Speculations over Vijay Sethupathi’s debut in Bollywood is set to end as the Tamil superstar has green-lit a project finally. Known to be a mass hero, the ‘Vikram Vedha’ star has chosen to make his debut in Bollywood with a silent film.. Helmed by director Kishor Pandurang Belekar, the movie has been titled ‘Gandhi Talks’. Calling it his dream project, the director reveals that he had been working on the script since 19 years. The last silent film in Bollywood was ‘Pushpak’ (the Hindi title of the original Kannada film, ‘Pushpaka Vimana’) in 1987. Kamal Haasan had just delivered a career-defining role in Mani Ratnam’s ‘Nayakan’ and the silent film aced his reputation as an actor, who could speak volumes even without dialogues.

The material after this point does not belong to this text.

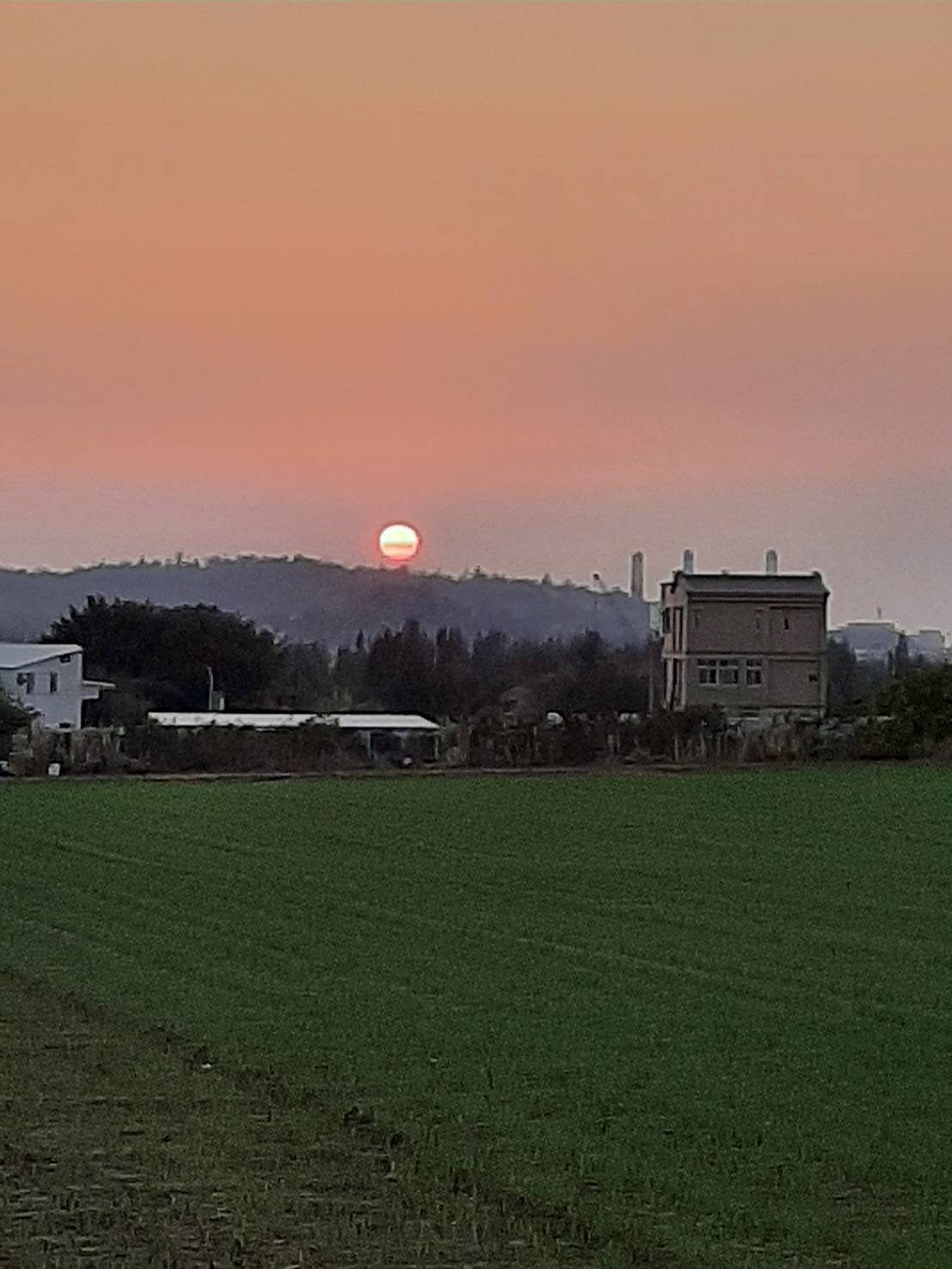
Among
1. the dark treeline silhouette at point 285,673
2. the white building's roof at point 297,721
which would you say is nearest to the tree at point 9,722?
the white building's roof at point 297,721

Talking about approaching the South superstar for the part, Kishor says, “This project has been close to my heart and when the actor playing the part relates to the idea and the emotional graph, it turns out to be a boon for the director. Every director looks for certain characteristics in his actor when he approaches them for a part. Initially I was planning to cast a Bollywood actor, but when I extended my search to regional cinema, I came across Vijay Sethupathi. I watched his impeccable performances in Tamil films and his acting prowess left me mesmerised. He is not only brilliant, he is also a gutsy actor, who is not worried about his image or stardom. His acting skills, style statement and vocal dynamism is stupendous and that’s when I felt I have found my lead star. He is not only prodigious in his work, but also down-to-earth. I am really excited to work with Vijay, who understands my vision and approach towards the film; I want to start work on my dream project as soon as possible.”
Vijay Sethupathi adds, “I have been experimenting with different characters throughout my career and when this silent film came my way I knew I had to take up this challenge. Kishor sir has a fantastic story and script in place.I know this project will surely be an outstanding one. Gandhiji’s thoughts are more important and valid than his picture in the Indian rupee period.”